## Passage to read
Elements of the Deepening Insolvency Theory

Neither the Lafferty court, the Exide court nor any other court that has recognized the deepening insolvency cause of action has articulated the elements or legal standards for a claim. In general, the deepening insolvency cause of action is based on two types of claims: a mismanagement claim against directors and officers, and a misrepresentation claim against both the management and its professionals, such as its accountants.7 The mismanagement claims against directors and officers are often based on the theory that the directors and officers have breached their fiduciary duties by taking certain actions to extend artificially the life of the corporation, such as the incurrence of additional debt, which results in increased insolvency and the diminution and dissipation of the corporation’s assets and value.8 These claims typically do not involve fraud or other malfeasance. The misrepresentation claims against management and professionals generally involve the artificial or fraudulent prolongation of an insolvent corporation’s life, misrepresentation or omission of the corporation’s financial condition, and increased level of insolvency of the corporation caused by the prolongation and incurrence of additional debt. Some cases refer to fraud or negligence, such as the Lafferty case and the Exide case. However, no court has addressed the issue of whether fraud or negligence is a required element of the deepening insolvency cause of action. Therefore, even though some courts have accepted the theory as a separate cause of action, the elements of the cause of action are far from clear or uniform among the different states and federal circuits.

Damages Under the Deepening Insolvency Theory

Similarly, the measure of damages under a deepening insolvency claim is not yet clear. As enumerated by the Lafferty court, damages under a deepening insolvency claim may include, among other things, legal and administrative costs caused by bankruptcy; impaired and lost ability of the corporation to operate profitably due to certain operational limitations that may be imposed on the corporation; lost profit and value due to the loss of confidence of other parties who have dealings with the corporation; impairment of the corporation’s relationship with its employees, customers and suppliers; and dissipation of the corporate assets. The court, however, did not specify how the damages for these items should be measured.

Although the measure of damages is not clear, it is obvious that directors and officers are subject to greater risks of liability and damages, because the deepening insolvency theory provides a new and separate cause of action for which liability and damages may be assessed, in addition to the traditional causes of actions such as breach of fiduciary duty, misrepresentation and fraud. As the courts have not articulated any limits to the deepening insolvency cause of action, the liability under this theory is uncertain.

Protections Available to Directors and Officers

As indicated above, directors and officers generally owe fiduciary duties to the corporation and its shareholders. However, when the corporation becomes insolvent, fiduciary duties are also owed to the creditors. The standard of care of directors and officers is not clear in deepening insolvency situations. Some courts have applied the business judgment rule to actions of directors and officers in such situations, while other courts have determined that the best interest of creditors controls. The Delaware Chancery Court held that the business judgment rule applies even when the law recognizes that directors’ and officers’ duties include the interest of the creditors.9 The business judgment rule creates the presumption that the actions of directors and officers are made in good faith and in the best interest of the corporation. The business judgment rule, therefore, offers directors and officers some protection from the risk of liability under the deepening insolvency theory. The rule, however, cannot completely shield directors and officers from liability, especially since directors and officers may be subject to a different standard in the zone of insolvency.

## Given information
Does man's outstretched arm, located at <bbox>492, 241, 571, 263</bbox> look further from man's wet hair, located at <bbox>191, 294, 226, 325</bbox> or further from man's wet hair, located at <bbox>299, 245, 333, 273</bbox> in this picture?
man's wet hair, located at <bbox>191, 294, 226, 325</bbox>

## Task instructions
1. Decide whether each statement below agrees with the passage on deepening insolvency. Answer yes or no for each, and quote the words of the passage that decide it.
(a) Courts that recognize the deepening insolvency cause of action have spelled out its elements.
(b) The Lafferty court specified how the damages it listed should be measured.
(c) The Delaware Chancery Court held that the business judgment rule applies even when directors' and officers' duties include the interest of creditors.
2. From the passage on deepening insolvency, reproduce word for word the stretch from "Similarly, the measure" through "should be measured.".

## Correct answers
1.
(a) No: "Neither the Lafferty court, the Exide court nor any other court that has recognized the deepening insolvency cause of action has articulated the elements or legal standards for a claim."
(b) No: "The court, however, did not specify how the damages for these items should be measured."
(c) Yes: "The Delaware Chancery Court held that the business judgment rule applies even when the law recognizes that directors’ and officers’ duties include the interest of the creditors."

2.
Similarly, the measure of damages under a deepening insolvency claim is not yet clear. As enumerated by the Lafferty court, damages under a deepening insolvency claim may include, among other things, legal and administrative costs caused by bankruptcy; impaired and lost ability of the corporation to operate profitably due to certain operational limitations that may be imposed on the corporation; lost profit and value due to the loss of confidence of other parties who have dealings with the corporation; impairment of the corporation’s relationship with its employees, customers and suppliers; and dissipation of the corporate assets. The court, however, did not specify how the damages for these items should be measured.